O QUE SE PEDE:
a. Extraia do excerto fornecido o trecho que começa em "2) - Não obstante, o" e termina em "Teresa Pizarro Beleza.".
b. No excerto fornecido, a quem se atribui a afirmação de que o depoimento de co-arguido é um meio de prova particularmente frágil?

2) - Não obstante, o certo é que, aquele Venerando Tribunal, louvando-se
na livre apreciação da prova pelo julgador que proferiu a decisão recorrida,
absteve-se de reexaminar a matéria de facto.
E, tudo isto, apesar de ser conhecida, como é, diminuída credibilidade do
depoimento de um qualquer co-arguido.
Na verdade, “o depoimento de co-arguido, não sendo em abstracto uma prova
proibida em Direito Português, é no entanto um meio de prova particularmente
frágil, que não deve ser considerado suficiente para basear uma pronúncia; muito
menos uma condenação” – como ensina, aliás, a Professora Teresa Pizarro Beleza.
In, Revista do Ministério Público, n°.74, Ano 19 Abr./Jun., pg.39 e sgs.).

DADOS REGISTADOS:
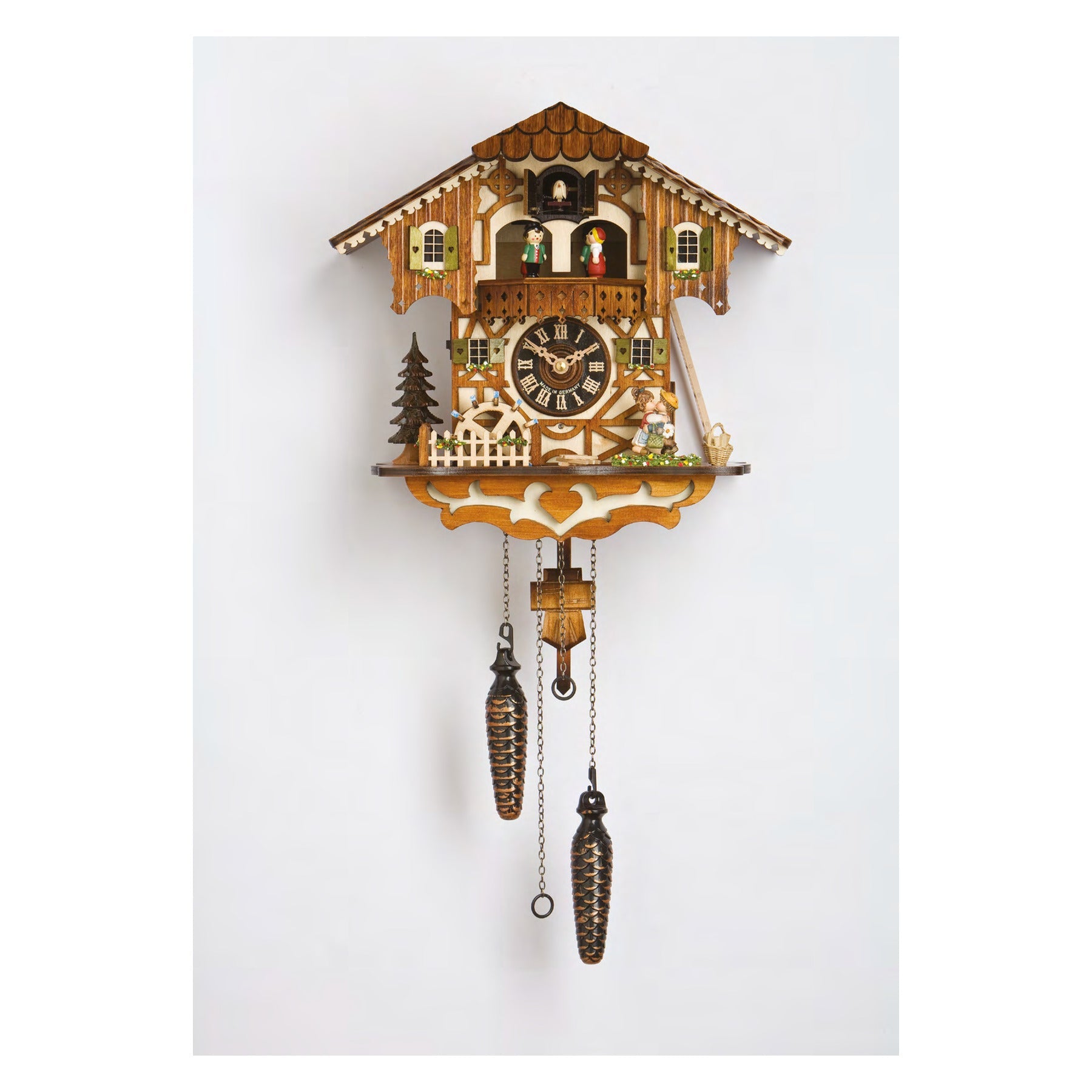 Hönes 6205TQ — Quartz Musical Cuckoo Clock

RESPOSTAS POR TAREFA:
a.
2) - Não obstante, o certo é que, aquele Venerando Tribunal, louvando-se
na livre apreciação da prova pelo julgador que proferiu a decisão recorrida,
absteve-se de reexaminar a matéria de facto.
E, tudo isto, apesar de ser conhecida, como é, diminuída credibilidade do
depoimento de um qualquer co-arguido.
Na verdade, “o depoimento de co-arguido, não sendo em abstracto uma prova
proibida em Direito Português, é no entanto um meio de prova particularmente
frágil, que não deve ser considerado suficiente para basear uma pronúncia; muito
menos uma condenação” – como ensina, aliás, a Professora Teresa Pizarro Beleza.

b. À Professora Teresa Pizarro Beleza.